• Task goal
Leave the pictures out and reproduce, exactly, the lines from the one with "When compared, is" through the end of the entries below.

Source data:

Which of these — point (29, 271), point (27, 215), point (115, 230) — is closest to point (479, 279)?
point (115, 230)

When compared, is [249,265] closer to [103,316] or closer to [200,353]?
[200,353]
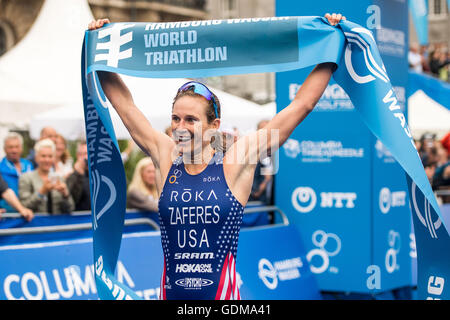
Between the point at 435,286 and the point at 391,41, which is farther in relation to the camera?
the point at 391,41

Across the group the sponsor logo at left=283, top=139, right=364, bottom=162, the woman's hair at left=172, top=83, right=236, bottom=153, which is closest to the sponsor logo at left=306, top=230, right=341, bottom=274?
the sponsor logo at left=283, top=139, right=364, bottom=162

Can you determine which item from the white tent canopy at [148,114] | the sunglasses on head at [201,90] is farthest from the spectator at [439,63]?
the sunglasses on head at [201,90]

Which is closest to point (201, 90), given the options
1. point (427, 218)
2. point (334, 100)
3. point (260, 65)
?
point (260, 65)

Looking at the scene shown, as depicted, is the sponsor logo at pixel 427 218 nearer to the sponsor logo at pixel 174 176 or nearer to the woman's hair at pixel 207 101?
the woman's hair at pixel 207 101

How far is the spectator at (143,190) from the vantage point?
881cm

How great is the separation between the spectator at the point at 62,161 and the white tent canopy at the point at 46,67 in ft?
6.39

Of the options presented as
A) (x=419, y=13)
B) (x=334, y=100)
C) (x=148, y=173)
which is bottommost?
(x=148, y=173)

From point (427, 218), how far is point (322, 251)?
3885 millimetres

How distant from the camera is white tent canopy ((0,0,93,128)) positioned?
1159cm

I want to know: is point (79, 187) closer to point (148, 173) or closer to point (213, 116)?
point (148, 173)

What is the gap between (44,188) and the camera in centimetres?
840

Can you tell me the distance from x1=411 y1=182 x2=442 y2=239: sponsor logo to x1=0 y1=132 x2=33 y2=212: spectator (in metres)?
5.47

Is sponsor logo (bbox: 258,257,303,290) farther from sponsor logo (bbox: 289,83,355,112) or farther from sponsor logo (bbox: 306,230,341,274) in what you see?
sponsor logo (bbox: 289,83,355,112)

• Finished task
When compared, is [249,265] closer to [103,316] or closer to [200,353]?
[200,353]
Between the point at 435,286 and the point at 391,41, which is farther in relation to the camera?
the point at 391,41

Across the group the sponsor logo at left=283, top=139, right=364, bottom=162, the woman's hair at left=172, top=83, right=236, bottom=153, which is closest to the sponsor logo at left=306, top=230, right=341, bottom=274?
the sponsor logo at left=283, top=139, right=364, bottom=162

Can you determine which item from the white tent canopy at [148,114] | the sunglasses on head at [201,90] is farthest from the spectator at [439,63]?
the sunglasses on head at [201,90]

Which is closest to point (201, 90), given the options
1. point (427, 218)
2. point (334, 100)
3. point (260, 65)
?
point (260, 65)

Looking at the scene shown, as depicted, is the sponsor logo at pixel 427 218 nearer to the sponsor logo at pixel 174 176 or nearer to the woman's hair at pixel 207 101?
the woman's hair at pixel 207 101

How far is the spectator at (143,190) from the vantage point?
881cm

How great is the separation between the spectator at the point at 62,161 and the white tent canopy at the point at 46,67 in ft?
6.39

Of the options presented as
A) (x=419, y=13)
B) (x=334, y=100)
C) (x=148, y=173)
which is bottommost?
(x=148, y=173)

From point (427, 218), how far is point (322, 251)?
3885 millimetres

How distant from the camera is white tent canopy ((0,0,93,128)) positioned?
1159cm

I want to know: is point (79, 187) closer to point (148, 173) or closer to point (213, 116)?
point (148, 173)

What is the gap between (44,188) and the camera in centimetres?
840

Can you tell me the distance from x1=411 y1=182 x2=442 y2=239: sponsor logo to x1=0 y1=132 x2=33 y2=212: spectator (in metres)?
5.47

Is sponsor logo (bbox: 258,257,303,290) farther from sponsor logo (bbox: 289,83,355,112) or farther from sponsor logo (bbox: 306,230,341,274) in what you see?
sponsor logo (bbox: 289,83,355,112)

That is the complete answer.